SHORT EXERCISE: Copy the lines of the records below without any change, starting with the line containing "What distance from the shooting" and ending with the line containing "Answer: the green", both included.

A run of records:
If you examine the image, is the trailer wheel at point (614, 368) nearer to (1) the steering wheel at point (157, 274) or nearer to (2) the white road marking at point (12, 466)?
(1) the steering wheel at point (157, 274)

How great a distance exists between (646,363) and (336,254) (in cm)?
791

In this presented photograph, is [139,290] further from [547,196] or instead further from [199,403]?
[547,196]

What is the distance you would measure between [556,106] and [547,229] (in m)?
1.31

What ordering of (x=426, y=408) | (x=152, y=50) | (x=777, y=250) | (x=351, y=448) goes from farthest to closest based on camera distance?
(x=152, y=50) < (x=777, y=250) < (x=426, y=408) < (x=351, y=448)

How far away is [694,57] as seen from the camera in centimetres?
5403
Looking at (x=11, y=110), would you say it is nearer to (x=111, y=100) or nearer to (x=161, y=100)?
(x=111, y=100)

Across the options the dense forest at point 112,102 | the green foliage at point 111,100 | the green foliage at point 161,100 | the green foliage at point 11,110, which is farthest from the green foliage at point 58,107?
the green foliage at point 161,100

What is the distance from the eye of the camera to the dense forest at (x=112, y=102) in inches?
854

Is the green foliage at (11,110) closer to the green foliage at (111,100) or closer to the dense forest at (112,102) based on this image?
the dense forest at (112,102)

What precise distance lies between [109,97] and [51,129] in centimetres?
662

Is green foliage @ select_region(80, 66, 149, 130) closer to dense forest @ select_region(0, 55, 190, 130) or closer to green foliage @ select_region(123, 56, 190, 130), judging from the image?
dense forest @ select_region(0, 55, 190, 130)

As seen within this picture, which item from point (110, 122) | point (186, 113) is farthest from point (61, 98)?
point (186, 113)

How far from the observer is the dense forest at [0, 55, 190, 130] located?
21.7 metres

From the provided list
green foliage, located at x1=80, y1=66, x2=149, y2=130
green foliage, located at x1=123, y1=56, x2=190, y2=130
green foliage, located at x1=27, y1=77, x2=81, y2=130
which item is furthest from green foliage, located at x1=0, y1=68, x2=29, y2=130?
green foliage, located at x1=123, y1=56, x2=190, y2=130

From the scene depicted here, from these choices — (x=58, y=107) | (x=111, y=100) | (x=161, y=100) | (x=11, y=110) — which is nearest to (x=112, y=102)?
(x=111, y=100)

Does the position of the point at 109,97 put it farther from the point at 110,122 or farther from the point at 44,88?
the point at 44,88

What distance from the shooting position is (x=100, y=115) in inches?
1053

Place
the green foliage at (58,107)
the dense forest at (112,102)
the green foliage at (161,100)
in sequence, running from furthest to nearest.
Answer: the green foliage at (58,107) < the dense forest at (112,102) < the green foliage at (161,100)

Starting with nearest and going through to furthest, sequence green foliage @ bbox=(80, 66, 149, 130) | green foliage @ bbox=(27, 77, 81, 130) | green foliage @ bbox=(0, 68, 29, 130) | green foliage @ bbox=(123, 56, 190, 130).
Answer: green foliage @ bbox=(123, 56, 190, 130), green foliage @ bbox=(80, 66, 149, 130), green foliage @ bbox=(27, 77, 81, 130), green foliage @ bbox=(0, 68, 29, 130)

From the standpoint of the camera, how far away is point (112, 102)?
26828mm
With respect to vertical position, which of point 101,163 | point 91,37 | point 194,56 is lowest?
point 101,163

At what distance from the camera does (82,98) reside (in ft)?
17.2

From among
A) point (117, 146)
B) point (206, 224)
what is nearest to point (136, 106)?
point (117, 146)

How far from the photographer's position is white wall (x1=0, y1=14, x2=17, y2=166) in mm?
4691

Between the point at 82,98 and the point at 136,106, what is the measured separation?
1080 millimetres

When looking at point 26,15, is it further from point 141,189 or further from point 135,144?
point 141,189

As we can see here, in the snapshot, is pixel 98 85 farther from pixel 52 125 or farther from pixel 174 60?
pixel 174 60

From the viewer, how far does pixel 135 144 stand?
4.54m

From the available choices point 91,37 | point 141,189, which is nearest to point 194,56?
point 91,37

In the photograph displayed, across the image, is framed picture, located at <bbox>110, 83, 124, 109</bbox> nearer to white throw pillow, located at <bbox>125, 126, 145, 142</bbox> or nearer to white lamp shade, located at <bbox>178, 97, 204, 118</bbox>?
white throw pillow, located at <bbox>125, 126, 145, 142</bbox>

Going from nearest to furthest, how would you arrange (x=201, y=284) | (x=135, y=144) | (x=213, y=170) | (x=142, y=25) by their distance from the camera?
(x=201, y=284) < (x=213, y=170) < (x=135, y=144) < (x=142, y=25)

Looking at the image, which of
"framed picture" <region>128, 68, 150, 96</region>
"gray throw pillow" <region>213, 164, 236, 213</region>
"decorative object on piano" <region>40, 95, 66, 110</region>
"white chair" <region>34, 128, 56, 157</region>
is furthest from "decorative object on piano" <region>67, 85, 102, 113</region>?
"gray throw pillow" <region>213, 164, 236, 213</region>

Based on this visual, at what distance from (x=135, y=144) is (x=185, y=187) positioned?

FINAL RESULT:
What distance from the shooting position is (x=100, y=115) in inches?
1053

Place
the green foliage at (58,107)
the dense forest at (112,102)
the green foliage at (161,100)
in sequence, running from furthest to nearest.
Answer: the green foliage at (58,107) < the dense forest at (112,102) < the green foliage at (161,100)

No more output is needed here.